オーティファイは2016年に設立。自らエンジニアとしてソフトウェア開発を手掛けていた近澤良氏が立ち上げた。「日本、米国、シンガポールなどでソフトウェアエンジニアとして働いたが、どの国のどの環境でもしんどかったのがテストすること。エンジニアが省力化したいテストという仕事をなんとかしたかった」という思いから、ソフトウェアテスト自動化ツール「Autify」をリリースした。
リブランディングにあわせ、既存のテスト自動化ツールであるAutifyは「Autify NoCode」(NoCode)へと名称を変更。テストケース作成ツールのGenesisと、品質保証のPro Serviceを加え、ソフトウェア開発サイクルを一気通貫で支援するプラットフォームへと進化させる。

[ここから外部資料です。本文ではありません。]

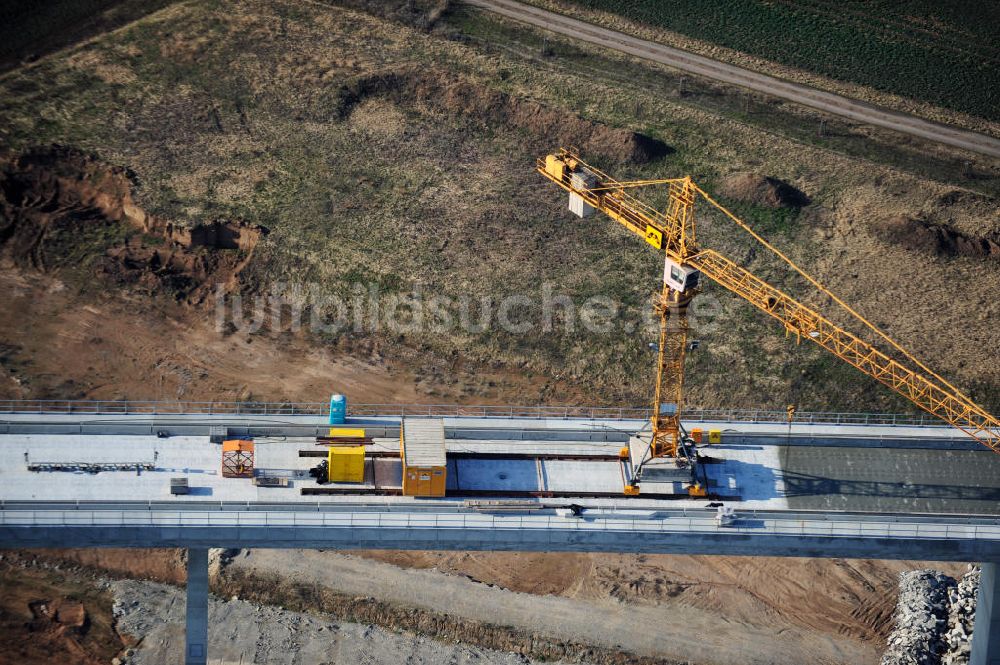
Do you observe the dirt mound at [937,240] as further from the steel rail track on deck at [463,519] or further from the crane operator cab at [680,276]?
the crane operator cab at [680,276]

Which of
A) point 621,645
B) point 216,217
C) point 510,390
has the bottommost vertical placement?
point 621,645


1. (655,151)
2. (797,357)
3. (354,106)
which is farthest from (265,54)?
(797,357)

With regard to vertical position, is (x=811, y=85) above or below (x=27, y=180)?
above

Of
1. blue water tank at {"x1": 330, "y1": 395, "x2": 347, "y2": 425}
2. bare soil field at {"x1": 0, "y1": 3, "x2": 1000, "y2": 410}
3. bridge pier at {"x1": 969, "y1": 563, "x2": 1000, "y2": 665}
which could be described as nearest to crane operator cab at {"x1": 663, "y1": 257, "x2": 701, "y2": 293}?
blue water tank at {"x1": 330, "y1": 395, "x2": 347, "y2": 425}

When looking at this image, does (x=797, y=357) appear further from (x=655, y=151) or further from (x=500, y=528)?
(x=500, y=528)

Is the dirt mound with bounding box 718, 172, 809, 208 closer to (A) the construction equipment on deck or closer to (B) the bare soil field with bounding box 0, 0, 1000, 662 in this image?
(B) the bare soil field with bounding box 0, 0, 1000, 662

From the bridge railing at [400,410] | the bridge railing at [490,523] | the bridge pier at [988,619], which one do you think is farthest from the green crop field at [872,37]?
the bridge railing at [490,523]
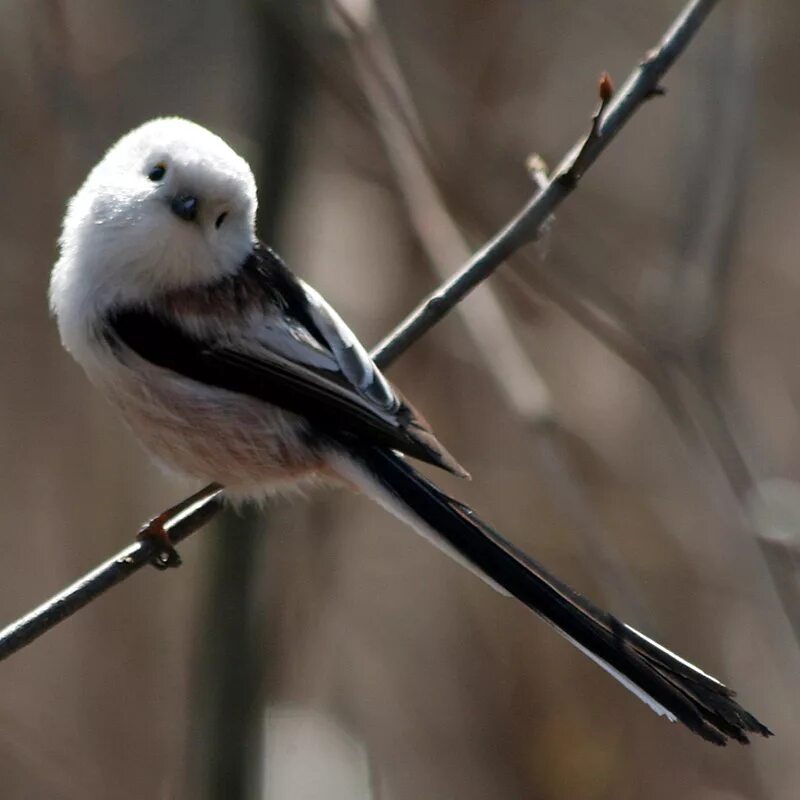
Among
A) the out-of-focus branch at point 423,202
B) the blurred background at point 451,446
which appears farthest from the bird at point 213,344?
the blurred background at point 451,446

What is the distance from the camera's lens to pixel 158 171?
7.75ft

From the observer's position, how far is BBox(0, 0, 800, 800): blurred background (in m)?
3.54

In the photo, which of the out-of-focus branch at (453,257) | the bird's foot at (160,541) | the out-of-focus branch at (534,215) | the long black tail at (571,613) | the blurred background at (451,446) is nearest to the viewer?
the long black tail at (571,613)

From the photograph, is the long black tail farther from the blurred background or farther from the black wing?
the blurred background

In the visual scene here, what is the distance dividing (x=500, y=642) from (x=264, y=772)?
1247mm

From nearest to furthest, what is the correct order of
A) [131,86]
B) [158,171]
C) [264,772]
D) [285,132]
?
[158,171]
[264,772]
[285,132]
[131,86]

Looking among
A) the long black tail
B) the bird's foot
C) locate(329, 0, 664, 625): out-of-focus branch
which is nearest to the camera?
the long black tail

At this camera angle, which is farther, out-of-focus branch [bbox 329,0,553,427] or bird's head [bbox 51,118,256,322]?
out-of-focus branch [bbox 329,0,553,427]

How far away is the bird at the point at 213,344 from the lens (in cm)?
231

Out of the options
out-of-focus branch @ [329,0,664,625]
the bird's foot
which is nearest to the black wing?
the bird's foot

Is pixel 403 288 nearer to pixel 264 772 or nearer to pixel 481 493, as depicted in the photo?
pixel 481 493

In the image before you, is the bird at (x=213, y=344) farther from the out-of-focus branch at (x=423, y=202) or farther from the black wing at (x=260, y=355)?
the out-of-focus branch at (x=423, y=202)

「NoCodeを提供し、テスト環境の負荷を軽減してきたが、自動化ツールだけでは解決できない問題がでてきた。その1つが『そもそも何をテストしないといけないのかわからない』ということ。そこで何をテストすればいいのかまで踏み込んだサービスとして開発したのがGenesisになる」(近澤氏)と背景を話す。
Genesisは製品仕様書を生成AIが分析、テストケースを自動的に作り出すツール。仕様書さえあれば、テストケースの生成からテストの自動化までをワンストップで担う。さらにPro Serviceを組み合わせれば、オーティファイのテストのプロフェッショナルがテスト戦略から品質分析、自動化戦略、自動化の構築運用までの業務を伴走支援する。

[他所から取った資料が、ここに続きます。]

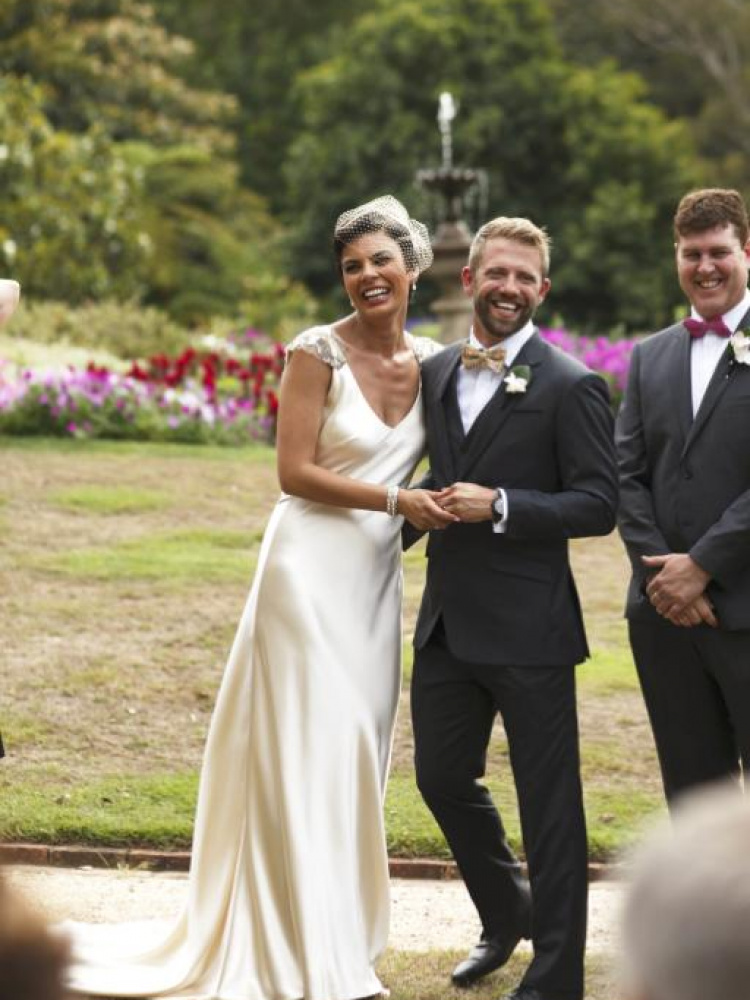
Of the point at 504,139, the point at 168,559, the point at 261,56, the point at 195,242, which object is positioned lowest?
the point at 168,559

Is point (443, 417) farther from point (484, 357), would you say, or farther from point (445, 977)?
point (445, 977)

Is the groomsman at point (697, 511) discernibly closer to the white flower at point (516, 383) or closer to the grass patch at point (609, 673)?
the white flower at point (516, 383)

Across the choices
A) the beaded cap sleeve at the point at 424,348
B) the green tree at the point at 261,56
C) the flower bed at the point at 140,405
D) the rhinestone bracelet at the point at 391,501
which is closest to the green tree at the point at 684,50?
the green tree at the point at 261,56

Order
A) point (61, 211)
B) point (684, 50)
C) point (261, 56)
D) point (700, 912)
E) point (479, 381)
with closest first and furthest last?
point (700, 912), point (479, 381), point (61, 211), point (684, 50), point (261, 56)

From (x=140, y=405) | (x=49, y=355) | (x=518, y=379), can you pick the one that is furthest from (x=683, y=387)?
(x=49, y=355)

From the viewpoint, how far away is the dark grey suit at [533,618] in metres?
4.46

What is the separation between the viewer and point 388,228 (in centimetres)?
464

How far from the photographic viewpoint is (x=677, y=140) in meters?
29.2

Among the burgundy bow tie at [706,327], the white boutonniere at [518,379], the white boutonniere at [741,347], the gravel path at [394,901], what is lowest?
the gravel path at [394,901]

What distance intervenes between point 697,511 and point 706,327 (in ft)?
1.65

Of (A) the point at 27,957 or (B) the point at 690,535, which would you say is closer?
(A) the point at 27,957

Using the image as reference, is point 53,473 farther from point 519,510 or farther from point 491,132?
point 491,132

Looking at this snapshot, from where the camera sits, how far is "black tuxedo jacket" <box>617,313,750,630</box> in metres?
4.56

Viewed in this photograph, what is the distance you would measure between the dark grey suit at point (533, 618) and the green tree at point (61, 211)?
14318 millimetres
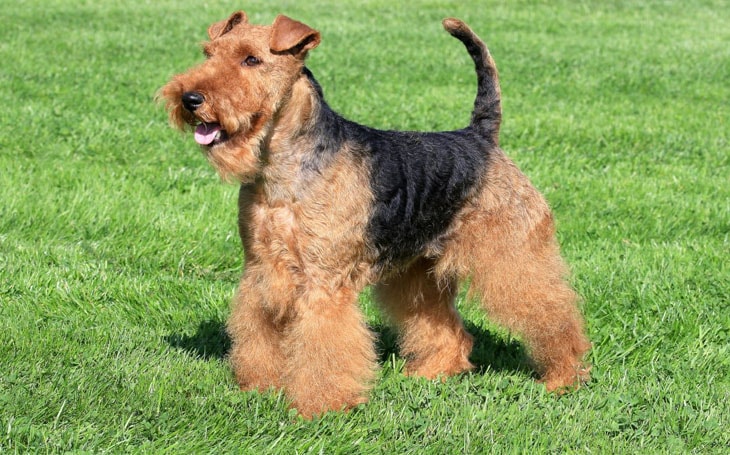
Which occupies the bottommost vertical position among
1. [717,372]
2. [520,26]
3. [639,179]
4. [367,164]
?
[520,26]

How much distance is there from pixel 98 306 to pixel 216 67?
2.02 m

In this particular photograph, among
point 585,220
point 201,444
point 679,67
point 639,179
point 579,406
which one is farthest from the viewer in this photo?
point 679,67

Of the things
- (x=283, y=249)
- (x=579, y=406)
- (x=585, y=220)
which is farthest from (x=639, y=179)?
(x=283, y=249)

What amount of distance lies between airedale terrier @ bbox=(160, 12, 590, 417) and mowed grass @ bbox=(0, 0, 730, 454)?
250 mm

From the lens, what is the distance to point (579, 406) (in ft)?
14.6

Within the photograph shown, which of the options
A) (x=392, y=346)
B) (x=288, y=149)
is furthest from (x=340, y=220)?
(x=392, y=346)

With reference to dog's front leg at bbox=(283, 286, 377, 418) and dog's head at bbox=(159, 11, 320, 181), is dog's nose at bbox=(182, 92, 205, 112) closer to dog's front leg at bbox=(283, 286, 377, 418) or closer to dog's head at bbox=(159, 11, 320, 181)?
dog's head at bbox=(159, 11, 320, 181)

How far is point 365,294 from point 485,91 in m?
1.66

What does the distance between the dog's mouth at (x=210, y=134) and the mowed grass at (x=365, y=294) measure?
0.58 meters

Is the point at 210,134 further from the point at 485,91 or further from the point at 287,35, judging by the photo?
the point at 485,91

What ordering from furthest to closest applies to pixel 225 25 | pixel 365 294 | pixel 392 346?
pixel 365 294 → pixel 392 346 → pixel 225 25

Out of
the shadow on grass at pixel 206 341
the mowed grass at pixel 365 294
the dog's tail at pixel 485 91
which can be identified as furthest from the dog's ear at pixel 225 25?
the shadow on grass at pixel 206 341

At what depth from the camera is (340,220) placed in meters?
4.13

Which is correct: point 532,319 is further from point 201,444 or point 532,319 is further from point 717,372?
point 201,444
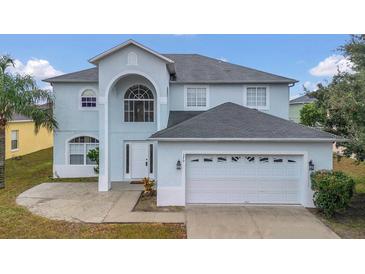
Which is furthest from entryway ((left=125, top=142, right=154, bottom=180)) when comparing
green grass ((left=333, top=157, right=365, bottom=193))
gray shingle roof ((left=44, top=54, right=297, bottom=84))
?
green grass ((left=333, top=157, right=365, bottom=193))

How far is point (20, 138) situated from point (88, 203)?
679 inches

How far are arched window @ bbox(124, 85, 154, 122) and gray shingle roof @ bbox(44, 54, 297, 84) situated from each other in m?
2.22

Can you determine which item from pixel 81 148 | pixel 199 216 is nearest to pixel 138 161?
pixel 81 148

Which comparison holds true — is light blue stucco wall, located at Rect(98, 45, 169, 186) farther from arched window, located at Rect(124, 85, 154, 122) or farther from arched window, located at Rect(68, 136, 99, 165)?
arched window, located at Rect(68, 136, 99, 165)

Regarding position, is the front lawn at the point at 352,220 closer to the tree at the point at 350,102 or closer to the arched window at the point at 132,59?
the tree at the point at 350,102

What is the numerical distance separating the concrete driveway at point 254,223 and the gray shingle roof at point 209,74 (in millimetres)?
8614

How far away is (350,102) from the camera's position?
926 centimetres

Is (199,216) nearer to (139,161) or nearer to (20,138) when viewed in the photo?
(139,161)

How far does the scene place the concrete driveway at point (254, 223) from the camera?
8461 mm

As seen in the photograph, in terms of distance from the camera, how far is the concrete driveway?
846cm

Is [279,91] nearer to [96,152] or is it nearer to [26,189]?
[96,152]

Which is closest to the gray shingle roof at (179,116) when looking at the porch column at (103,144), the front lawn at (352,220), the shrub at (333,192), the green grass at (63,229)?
the porch column at (103,144)

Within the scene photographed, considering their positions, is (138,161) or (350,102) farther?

「人手不足が深刻化する中、システム開発におけるAIの浸透はすでに始まっている。プログラミングに使用し、生産性が126%向上したというデータもある。ただ『ChatGPT』や『Copilot』を導入しても、そこからどうするのかわからないのが現状。AIツールを入れ、その先どうやってインパクトを出すのかが求められている」(近澤氏)と現場の課題を挙げる。
「テストは開発工程中の約3分1を占めると言われるほど重い工程で、人手がかかる。ただ、繰り返しの作業になるため、AIや自動化が適用しやすい領域。ソフトウェアのテストの部分に注目し生産性を改善すれば、システム開発全体を向上させられる」(近澤氏)ともっとも効果的に生成AIを活用できる工程の1つだとする。

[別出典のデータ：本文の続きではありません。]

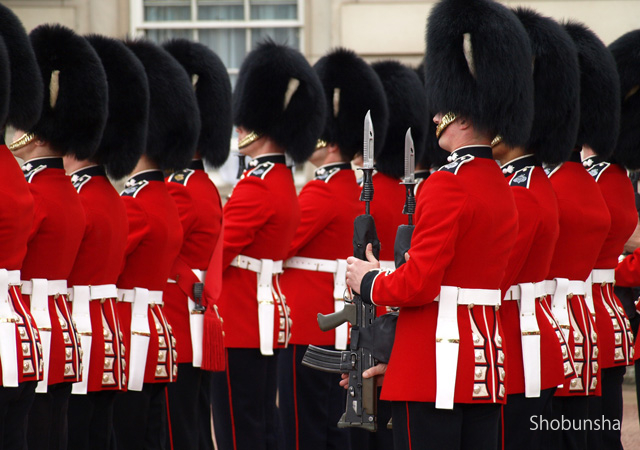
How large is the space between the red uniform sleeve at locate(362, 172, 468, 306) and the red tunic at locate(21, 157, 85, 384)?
Result: 1.19 m

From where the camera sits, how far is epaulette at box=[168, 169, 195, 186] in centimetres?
489

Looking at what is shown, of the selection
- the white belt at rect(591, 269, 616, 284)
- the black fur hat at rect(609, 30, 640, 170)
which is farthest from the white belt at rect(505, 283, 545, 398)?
the black fur hat at rect(609, 30, 640, 170)

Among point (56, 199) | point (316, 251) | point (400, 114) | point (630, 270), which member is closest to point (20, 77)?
point (56, 199)

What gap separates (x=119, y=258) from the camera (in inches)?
161

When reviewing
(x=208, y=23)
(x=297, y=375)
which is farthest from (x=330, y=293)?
(x=208, y=23)

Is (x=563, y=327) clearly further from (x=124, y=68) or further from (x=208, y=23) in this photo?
(x=208, y=23)

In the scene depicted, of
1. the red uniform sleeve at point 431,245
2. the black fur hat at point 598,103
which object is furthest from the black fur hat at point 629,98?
the red uniform sleeve at point 431,245

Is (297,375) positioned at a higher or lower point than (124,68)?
lower

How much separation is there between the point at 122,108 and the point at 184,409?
1.31m

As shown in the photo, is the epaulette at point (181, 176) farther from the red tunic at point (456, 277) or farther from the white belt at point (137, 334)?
the red tunic at point (456, 277)

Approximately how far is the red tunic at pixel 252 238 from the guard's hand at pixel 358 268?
142 cm

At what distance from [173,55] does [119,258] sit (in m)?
1.56

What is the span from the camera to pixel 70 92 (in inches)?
157

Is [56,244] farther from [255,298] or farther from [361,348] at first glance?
[255,298]
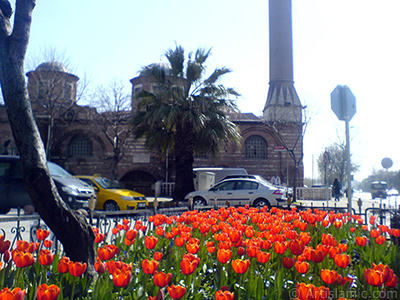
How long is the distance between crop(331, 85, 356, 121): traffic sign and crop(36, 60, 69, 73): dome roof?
81.6 feet

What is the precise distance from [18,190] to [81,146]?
20983mm

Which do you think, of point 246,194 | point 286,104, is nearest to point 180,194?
point 246,194

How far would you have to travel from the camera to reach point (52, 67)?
2852 cm

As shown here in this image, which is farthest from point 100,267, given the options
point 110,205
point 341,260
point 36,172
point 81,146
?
point 81,146

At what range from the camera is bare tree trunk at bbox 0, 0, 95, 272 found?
3730 mm

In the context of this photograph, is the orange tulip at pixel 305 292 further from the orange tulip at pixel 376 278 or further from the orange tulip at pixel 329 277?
the orange tulip at pixel 376 278

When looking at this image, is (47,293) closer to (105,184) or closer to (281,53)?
(105,184)

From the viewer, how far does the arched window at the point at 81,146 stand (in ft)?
108

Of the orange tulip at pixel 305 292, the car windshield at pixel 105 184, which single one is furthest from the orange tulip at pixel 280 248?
the car windshield at pixel 105 184

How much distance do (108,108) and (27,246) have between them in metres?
27.9

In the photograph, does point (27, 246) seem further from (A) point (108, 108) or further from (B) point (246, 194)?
(A) point (108, 108)

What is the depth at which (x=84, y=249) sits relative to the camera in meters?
3.79

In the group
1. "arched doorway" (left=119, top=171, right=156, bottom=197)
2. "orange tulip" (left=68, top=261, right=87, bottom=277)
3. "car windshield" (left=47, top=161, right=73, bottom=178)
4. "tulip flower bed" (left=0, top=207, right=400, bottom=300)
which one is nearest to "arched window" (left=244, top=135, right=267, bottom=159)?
"arched doorway" (left=119, top=171, right=156, bottom=197)

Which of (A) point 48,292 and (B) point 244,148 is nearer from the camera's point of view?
(A) point 48,292
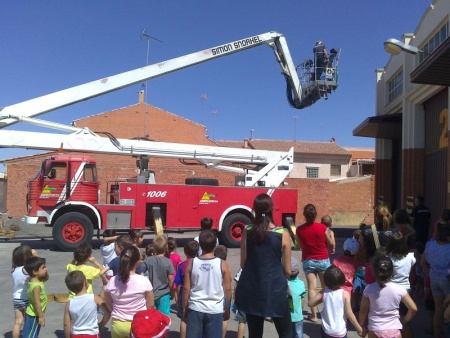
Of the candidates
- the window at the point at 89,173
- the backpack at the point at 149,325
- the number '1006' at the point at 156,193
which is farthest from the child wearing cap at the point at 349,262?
the window at the point at 89,173

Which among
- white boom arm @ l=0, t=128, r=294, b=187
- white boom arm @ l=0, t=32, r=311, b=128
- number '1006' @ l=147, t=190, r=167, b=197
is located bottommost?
number '1006' @ l=147, t=190, r=167, b=197

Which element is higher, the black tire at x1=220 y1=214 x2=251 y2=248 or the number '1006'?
the number '1006'

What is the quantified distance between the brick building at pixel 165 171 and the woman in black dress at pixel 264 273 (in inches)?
606

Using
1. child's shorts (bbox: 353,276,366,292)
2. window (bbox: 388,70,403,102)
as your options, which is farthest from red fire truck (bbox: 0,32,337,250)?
child's shorts (bbox: 353,276,366,292)

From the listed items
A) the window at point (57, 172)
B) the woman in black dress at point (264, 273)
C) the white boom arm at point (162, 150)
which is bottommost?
the woman in black dress at point (264, 273)

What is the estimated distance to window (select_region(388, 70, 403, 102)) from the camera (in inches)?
661

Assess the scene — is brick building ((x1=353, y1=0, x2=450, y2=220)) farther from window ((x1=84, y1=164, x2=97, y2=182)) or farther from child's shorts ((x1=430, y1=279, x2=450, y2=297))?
window ((x1=84, y1=164, x2=97, y2=182))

社内でテストしたところ、テストケースを作る作業で55%の工数削減に結びついたとのこと。「テストケースが自動的に作れるので、エンジニアはそれをレビューするだけでよくなる」(近澤氏)と効果は検証済みだ。
Genesisがあらゆるテストの現場で活用できるのは、NoCodeの開発で培った知見があるからだ。「重要なのは仕様書に加え、製品のドキュメントも学習データとして提供している点。これはNoCodeの開発と運営で蓄積してきたものを活用している。重要なのはプロンプトの与え方」(近澤氏)と、オーティファイならではの強みを明かす。
「テストは必要な工程だが、エンジニアの多くは省力化したいと感じている。それよりも設計に時間を割きたいはず。こうした思いがわかるのは現場の人間だった私だからこそ。オーティファイは今までテストを自動化するツールの会社だったが、今後はソフトウェア開発に関する悩みを解決できる会社になりたい」(近澤氏)とリブランディングにかける思いを話した。